Now: What about Alex's two issues? First off, I don't think the broad number of Linux distributions out there is a bad thing, except in the sense that it makes it difficult to choose where to begin. This is definitely a problem, both for pros and beginners, but you could no more slim down the number of distributions out there than you could selectively turn off the stars. It makes more sense instead to provide people with a way to efficiently choose the right distro for the right job.

What we need is a better way to decide those things, and in fact I came across something that comes close called the Linux Distribution Chooser. However, I feel it starts off on entirely the wrong foot and asks too many questions to get the needed information. It's an area that badly needs more work.

Second is the perception of what the average user wants or needs. This can be a tricky issue to pick through for a bunch of reasons -- a major one being the pros tend to forget that less technically-savvy users are simply not as obsessed with the way the system works.

A regular user will say something like, "I'd like to deal with my email and browse the Web and write my novel." The exact way they get those things done isn't as important, as long as they can get them done in a relatively straightforward fashion. Windows and the Mac offer more deliberately closed-ended ways to get there, while Linux offers a plurality of ways to get there.

Instructions to follow = Continue the passage on Linux distributions and what average users need, starting after its last sentence.

Source data =
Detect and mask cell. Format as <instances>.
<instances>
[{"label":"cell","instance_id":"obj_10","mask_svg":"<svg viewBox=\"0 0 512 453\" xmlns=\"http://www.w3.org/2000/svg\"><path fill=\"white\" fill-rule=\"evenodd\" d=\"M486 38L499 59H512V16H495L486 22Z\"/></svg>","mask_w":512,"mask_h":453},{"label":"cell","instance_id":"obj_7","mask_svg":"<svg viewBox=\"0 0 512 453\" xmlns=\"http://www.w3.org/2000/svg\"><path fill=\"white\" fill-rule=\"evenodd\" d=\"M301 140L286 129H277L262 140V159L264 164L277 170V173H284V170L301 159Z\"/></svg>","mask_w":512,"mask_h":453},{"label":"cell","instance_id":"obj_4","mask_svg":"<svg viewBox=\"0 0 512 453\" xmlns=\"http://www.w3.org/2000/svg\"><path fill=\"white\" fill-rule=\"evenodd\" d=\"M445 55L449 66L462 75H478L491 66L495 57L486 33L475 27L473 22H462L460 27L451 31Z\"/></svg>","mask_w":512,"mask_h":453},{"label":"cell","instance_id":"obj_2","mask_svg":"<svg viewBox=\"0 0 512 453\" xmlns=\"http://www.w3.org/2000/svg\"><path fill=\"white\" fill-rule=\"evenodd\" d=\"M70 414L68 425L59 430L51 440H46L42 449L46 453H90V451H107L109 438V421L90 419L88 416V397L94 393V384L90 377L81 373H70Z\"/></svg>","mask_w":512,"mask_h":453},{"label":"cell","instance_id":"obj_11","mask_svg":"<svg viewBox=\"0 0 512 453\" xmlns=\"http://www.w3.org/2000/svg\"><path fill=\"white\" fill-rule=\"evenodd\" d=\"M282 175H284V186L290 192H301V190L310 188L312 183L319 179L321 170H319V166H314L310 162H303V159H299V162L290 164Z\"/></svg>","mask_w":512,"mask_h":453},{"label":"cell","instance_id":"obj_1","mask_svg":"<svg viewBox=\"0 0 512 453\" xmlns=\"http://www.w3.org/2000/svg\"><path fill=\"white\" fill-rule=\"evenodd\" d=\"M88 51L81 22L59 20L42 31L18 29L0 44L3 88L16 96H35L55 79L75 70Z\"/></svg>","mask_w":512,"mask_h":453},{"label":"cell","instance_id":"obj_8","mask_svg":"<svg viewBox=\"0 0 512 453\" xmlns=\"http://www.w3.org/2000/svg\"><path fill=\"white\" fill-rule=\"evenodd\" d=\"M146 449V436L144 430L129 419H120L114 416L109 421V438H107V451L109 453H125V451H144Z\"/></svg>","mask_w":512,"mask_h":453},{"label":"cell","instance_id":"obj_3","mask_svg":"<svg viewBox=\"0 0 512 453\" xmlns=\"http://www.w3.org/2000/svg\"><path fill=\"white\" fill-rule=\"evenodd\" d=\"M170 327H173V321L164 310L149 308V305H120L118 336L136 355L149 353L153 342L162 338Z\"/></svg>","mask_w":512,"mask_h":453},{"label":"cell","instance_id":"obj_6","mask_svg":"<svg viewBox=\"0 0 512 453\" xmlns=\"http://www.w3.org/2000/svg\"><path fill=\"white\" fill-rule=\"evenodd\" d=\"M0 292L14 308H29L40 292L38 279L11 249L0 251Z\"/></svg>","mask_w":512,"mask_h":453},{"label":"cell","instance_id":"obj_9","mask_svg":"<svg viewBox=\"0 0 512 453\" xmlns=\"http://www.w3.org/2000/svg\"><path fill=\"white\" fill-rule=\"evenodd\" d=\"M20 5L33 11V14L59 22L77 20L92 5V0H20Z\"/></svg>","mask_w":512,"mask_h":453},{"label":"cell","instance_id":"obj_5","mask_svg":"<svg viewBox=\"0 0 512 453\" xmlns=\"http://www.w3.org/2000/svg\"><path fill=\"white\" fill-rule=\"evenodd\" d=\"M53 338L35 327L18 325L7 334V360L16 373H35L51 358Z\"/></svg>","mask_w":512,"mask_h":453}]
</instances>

Result of this exercise =
Again, choosing a distro is often the issue -- but, that said, the vast majority of distributions are so specialized that this is not as bad an issue as it might seem. It usually boils down to something like Ubuntu vs. Red Hat.

I do agree that there needs to be incarnations of Linux that are as comfortable as possible to use on the desktop -- something for Joe CD-ROM, as it were. But I don't believe the whole of Linux as we know it has to be remade to make that possible. Ubuntu has tackled the problem in a practical way, by building (and continuously improving) a desktop-friendly distribution that has drawn popular attention to Linux like little else before it. Sure, we could use more of that -- but the fact that we get it at all is something of a miracle, isn't it?